- [The request] Return, unchanged, every line from the start of the data up to and including the line that contains "94L114 87L101 74L91".

**** Source material

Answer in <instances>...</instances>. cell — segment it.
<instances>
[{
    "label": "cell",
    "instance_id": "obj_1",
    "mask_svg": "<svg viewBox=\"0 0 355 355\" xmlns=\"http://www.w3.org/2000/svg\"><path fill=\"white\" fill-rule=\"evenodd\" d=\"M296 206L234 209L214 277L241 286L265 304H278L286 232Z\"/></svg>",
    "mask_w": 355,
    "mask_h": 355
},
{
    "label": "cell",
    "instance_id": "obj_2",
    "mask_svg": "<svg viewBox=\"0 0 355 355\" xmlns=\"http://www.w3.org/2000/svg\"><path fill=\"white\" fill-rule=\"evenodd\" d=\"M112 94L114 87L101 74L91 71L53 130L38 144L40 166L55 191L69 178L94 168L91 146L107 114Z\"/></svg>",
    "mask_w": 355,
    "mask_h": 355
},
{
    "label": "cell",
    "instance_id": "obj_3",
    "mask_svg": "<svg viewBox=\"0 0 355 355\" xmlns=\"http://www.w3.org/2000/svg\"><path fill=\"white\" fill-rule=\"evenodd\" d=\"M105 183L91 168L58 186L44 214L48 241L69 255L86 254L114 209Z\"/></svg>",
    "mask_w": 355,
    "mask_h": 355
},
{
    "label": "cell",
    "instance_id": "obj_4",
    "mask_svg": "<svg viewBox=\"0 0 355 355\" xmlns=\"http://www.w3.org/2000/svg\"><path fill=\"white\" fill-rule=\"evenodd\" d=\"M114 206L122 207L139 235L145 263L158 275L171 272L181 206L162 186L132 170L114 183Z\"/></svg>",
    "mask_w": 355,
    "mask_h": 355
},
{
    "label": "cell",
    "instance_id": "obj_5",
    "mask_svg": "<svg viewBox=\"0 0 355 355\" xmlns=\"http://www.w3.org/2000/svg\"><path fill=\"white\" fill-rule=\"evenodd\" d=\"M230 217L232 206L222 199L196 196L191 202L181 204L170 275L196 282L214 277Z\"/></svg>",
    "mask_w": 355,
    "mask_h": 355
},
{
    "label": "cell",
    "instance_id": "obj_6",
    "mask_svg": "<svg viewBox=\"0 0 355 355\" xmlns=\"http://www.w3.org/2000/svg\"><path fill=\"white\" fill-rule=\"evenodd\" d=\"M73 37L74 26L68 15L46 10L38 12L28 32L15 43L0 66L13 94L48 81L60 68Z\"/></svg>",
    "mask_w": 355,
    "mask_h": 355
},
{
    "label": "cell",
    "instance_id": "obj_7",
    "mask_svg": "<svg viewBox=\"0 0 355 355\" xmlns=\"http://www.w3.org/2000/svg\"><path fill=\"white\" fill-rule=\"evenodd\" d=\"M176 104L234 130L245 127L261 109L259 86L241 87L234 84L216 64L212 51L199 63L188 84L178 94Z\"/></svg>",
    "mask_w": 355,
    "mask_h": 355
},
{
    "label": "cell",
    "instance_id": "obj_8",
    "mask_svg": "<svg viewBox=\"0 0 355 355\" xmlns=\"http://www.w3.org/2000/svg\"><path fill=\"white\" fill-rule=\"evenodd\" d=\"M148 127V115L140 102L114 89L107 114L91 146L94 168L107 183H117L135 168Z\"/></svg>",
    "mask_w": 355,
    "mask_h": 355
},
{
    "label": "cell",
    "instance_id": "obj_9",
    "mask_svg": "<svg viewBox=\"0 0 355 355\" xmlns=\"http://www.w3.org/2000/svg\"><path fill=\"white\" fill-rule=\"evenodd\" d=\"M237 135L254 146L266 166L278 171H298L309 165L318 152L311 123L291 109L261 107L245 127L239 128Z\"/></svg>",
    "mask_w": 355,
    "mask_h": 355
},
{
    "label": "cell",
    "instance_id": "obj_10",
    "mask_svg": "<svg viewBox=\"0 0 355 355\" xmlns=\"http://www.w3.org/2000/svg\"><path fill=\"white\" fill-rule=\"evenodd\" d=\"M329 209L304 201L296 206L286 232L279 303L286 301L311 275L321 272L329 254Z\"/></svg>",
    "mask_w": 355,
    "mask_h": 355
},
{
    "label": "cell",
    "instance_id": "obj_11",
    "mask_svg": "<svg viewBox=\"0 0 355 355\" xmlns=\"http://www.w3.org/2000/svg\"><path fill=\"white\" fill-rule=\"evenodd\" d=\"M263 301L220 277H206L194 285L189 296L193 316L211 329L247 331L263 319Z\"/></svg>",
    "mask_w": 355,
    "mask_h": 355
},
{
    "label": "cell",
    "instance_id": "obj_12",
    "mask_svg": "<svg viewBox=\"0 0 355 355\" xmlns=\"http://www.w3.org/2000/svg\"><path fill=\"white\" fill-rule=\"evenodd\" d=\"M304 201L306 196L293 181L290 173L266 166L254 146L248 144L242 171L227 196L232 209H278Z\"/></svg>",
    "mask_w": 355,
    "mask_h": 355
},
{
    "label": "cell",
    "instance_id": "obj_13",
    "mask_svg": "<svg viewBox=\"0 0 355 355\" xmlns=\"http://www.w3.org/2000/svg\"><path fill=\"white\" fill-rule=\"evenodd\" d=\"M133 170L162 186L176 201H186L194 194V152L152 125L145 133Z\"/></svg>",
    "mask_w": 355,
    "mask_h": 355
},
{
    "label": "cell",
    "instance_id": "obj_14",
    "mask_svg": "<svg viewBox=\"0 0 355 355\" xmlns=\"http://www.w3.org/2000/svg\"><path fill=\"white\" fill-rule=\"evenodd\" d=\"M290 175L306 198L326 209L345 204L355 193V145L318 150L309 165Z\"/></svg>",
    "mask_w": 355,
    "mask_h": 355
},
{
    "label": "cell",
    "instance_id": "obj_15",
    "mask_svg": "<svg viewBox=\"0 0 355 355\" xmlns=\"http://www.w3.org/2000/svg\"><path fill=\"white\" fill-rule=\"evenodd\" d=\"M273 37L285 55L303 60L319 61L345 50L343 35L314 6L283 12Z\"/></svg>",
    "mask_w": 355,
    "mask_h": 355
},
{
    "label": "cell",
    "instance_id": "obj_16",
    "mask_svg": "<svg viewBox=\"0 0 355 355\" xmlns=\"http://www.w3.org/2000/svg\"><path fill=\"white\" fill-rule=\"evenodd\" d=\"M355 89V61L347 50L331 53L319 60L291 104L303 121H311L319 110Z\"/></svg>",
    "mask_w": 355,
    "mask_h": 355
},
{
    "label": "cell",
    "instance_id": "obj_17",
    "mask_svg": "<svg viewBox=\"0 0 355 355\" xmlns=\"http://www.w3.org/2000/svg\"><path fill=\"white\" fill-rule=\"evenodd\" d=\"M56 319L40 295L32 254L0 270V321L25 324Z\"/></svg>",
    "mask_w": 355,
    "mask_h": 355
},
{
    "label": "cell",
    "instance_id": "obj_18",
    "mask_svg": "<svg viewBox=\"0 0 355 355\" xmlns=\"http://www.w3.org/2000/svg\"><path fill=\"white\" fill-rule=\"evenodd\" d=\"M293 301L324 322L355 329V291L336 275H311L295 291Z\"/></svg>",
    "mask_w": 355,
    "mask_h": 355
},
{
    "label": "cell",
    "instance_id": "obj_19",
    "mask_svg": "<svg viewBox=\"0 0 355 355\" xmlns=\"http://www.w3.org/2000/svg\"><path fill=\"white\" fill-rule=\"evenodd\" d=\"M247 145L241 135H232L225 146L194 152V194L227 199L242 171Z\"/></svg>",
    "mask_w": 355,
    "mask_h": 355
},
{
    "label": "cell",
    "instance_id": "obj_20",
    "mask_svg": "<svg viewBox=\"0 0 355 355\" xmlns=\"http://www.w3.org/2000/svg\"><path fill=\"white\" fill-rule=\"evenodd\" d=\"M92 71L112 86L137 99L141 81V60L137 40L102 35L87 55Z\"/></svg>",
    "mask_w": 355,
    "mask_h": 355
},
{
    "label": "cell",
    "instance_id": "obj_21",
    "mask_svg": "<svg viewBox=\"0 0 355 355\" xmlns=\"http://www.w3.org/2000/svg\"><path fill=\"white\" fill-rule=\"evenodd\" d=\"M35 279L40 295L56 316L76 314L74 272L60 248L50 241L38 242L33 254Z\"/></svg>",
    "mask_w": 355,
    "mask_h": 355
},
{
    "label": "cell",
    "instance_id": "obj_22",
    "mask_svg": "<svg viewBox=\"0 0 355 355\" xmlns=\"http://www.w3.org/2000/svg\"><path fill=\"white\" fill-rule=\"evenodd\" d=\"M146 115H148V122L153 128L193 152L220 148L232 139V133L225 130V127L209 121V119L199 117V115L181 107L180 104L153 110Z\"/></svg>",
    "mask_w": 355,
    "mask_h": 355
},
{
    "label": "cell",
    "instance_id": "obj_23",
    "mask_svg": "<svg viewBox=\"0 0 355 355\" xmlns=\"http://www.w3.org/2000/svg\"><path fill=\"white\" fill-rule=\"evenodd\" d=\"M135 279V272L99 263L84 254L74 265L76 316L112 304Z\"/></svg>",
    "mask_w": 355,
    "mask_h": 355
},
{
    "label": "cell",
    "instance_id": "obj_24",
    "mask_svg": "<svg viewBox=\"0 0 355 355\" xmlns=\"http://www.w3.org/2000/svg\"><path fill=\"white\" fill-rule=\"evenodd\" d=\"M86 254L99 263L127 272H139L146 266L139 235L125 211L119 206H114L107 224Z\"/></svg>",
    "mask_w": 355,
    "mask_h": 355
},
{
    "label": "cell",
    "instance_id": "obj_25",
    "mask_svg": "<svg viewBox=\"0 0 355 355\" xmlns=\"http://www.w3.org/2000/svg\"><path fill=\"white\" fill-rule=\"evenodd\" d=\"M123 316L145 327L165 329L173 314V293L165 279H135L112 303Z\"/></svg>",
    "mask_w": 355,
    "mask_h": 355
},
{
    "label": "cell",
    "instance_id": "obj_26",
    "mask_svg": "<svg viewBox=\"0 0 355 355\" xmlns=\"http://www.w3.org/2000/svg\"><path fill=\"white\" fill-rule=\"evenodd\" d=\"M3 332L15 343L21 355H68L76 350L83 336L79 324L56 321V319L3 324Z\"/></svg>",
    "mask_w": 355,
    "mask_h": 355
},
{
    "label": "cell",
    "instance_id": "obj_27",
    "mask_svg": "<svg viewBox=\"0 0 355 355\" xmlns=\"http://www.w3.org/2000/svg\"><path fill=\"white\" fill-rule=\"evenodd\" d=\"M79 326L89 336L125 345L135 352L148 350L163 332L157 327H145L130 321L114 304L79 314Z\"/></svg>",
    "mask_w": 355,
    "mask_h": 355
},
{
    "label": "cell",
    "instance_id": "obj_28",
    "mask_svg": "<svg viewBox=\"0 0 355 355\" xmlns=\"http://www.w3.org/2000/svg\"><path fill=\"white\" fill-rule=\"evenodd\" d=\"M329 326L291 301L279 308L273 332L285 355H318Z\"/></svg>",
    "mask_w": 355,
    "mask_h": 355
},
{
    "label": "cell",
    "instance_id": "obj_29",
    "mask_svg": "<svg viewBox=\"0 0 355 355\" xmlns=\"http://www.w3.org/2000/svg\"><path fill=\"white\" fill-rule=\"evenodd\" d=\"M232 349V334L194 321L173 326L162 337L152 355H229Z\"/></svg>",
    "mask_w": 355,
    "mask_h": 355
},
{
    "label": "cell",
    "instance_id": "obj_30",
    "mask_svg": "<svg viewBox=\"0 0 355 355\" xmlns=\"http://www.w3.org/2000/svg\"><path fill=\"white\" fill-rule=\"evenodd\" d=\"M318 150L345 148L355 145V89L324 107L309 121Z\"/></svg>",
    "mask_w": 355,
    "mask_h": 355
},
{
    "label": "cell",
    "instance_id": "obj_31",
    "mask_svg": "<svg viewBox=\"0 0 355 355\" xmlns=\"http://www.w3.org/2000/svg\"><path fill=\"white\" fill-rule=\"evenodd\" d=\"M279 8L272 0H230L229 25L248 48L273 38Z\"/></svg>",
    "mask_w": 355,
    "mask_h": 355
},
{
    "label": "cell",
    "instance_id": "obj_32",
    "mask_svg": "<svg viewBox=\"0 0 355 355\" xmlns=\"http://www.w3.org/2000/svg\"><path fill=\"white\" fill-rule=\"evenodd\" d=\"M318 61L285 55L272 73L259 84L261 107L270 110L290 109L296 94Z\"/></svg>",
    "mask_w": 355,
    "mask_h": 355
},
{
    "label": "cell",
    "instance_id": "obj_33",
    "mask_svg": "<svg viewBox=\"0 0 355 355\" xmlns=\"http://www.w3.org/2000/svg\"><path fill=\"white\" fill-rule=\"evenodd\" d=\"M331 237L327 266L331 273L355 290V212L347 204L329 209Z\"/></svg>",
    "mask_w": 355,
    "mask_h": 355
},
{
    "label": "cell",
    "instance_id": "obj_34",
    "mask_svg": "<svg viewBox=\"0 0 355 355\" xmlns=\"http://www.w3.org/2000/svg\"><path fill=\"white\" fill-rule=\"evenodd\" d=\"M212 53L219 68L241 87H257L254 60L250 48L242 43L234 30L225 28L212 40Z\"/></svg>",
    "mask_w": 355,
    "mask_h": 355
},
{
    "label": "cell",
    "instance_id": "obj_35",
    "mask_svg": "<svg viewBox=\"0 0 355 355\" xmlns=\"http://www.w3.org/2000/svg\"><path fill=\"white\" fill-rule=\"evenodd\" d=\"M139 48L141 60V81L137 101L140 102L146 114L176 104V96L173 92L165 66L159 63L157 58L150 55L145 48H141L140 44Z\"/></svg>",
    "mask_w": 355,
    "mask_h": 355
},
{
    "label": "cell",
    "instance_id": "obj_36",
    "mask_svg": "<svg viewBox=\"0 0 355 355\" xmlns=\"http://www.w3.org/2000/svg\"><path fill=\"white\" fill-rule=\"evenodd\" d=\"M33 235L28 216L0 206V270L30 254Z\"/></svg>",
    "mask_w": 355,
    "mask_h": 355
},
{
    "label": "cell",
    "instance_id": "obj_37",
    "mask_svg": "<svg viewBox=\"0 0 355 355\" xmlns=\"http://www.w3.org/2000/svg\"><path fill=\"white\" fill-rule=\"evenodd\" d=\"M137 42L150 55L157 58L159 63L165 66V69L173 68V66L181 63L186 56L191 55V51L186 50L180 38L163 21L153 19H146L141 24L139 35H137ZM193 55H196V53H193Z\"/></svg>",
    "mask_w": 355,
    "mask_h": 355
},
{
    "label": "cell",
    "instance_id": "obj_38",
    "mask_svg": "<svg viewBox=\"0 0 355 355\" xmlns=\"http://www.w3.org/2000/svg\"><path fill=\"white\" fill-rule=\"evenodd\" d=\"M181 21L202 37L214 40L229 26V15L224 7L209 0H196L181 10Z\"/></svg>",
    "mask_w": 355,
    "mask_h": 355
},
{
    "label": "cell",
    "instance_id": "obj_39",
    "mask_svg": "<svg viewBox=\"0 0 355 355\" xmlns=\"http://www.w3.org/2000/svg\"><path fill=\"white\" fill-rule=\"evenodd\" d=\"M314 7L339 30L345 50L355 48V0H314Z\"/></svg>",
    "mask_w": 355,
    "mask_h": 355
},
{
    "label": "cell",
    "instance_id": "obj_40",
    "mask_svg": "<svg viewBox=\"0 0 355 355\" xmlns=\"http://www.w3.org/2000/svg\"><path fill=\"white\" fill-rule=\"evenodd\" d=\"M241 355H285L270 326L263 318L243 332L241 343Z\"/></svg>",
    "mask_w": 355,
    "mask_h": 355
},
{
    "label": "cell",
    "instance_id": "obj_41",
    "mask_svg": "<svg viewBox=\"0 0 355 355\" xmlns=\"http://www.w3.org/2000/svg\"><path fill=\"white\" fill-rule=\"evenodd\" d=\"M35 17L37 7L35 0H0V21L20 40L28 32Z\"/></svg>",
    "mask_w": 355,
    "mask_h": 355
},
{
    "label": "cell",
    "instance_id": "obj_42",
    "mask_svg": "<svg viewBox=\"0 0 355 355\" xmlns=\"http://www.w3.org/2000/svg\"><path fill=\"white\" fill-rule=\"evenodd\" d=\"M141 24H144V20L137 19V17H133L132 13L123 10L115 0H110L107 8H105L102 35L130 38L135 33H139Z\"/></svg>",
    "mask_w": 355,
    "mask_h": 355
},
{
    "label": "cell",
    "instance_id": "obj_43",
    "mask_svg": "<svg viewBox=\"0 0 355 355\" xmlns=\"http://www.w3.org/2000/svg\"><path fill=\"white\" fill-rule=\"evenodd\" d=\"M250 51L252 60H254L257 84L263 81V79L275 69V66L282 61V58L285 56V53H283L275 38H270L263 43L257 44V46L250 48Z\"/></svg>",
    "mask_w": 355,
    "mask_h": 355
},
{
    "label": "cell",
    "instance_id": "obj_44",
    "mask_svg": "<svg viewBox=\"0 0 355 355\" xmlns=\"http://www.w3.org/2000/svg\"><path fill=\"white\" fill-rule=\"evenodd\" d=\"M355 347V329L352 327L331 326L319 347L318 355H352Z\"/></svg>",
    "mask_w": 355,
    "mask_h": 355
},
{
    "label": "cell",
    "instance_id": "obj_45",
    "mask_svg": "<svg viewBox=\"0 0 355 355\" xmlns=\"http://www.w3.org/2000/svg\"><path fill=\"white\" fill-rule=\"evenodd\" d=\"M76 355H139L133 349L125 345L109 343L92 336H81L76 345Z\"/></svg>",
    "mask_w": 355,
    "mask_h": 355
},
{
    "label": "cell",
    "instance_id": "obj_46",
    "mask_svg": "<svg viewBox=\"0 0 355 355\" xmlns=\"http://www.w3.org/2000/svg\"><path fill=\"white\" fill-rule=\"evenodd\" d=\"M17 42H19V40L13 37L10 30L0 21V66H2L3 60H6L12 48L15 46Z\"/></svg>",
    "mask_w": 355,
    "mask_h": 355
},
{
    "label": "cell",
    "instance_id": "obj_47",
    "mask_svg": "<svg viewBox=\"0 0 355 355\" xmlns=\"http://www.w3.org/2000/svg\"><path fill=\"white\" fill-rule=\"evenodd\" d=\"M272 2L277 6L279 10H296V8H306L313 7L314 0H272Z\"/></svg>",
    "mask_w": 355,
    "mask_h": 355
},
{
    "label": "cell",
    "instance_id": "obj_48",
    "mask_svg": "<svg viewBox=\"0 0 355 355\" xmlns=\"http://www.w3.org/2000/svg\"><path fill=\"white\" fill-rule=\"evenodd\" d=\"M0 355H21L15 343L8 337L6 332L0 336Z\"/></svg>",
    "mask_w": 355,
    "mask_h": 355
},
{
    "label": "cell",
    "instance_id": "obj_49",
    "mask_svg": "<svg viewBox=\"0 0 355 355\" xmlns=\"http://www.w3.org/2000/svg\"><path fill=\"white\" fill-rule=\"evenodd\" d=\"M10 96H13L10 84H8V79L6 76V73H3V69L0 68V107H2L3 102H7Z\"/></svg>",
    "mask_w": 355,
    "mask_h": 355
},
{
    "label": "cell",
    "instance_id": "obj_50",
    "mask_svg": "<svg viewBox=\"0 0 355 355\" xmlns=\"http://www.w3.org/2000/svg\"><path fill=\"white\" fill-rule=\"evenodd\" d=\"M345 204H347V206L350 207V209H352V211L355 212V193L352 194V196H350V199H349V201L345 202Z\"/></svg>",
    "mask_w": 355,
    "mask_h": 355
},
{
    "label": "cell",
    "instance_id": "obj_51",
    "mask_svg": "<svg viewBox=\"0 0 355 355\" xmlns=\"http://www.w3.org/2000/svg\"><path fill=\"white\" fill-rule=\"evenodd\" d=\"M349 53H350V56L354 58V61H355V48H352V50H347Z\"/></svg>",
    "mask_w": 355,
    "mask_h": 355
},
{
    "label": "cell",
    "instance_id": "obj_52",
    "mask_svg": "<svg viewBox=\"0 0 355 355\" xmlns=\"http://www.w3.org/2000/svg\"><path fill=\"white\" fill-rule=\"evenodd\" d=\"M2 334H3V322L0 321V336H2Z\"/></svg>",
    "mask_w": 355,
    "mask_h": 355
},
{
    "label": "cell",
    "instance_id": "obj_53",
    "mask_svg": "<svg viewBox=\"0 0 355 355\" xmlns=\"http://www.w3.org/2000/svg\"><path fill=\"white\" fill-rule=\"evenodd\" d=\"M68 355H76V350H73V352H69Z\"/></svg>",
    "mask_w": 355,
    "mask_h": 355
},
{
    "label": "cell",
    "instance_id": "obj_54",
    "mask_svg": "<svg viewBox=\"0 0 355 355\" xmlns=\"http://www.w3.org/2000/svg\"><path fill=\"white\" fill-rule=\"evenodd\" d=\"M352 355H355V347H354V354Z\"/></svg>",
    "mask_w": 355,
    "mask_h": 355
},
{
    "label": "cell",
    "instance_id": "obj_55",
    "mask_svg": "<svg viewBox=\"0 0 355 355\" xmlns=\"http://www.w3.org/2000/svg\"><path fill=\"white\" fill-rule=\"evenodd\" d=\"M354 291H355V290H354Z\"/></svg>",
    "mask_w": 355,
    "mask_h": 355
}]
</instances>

********

- [The completed task]
Answer in <instances>...</instances>. cell — segment it.
<instances>
[{
    "label": "cell",
    "instance_id": "obj_1",
    "mask_svg": "<svg viewBox=\"0 0 355 355\" xmlns=\"http://www.w3.org/2000/svg\"><path fill=\"white\" fill-rule=\"evenodd\" d=\"M296 206L234 209L214 277L241 286L265 304H278L286 232Z\"/></svg>",
    "mask_w": 355,
    "mask_h": 355
},
{
    "label": "cell",
    "instance_id": "obj_2",
    "mask_svg": "<svg viewBox=\"0 0 355 355\" xmlns=\"http://www.w3.org/2000/svg\"><path fill=\"white\" fill-rule=\"evenodd\" d=\"M112 94L114 87L101 74L91 71L53 130L38 144L40 166L55 191L69 178L94 168L91 146L107 114Z\"/></svg>",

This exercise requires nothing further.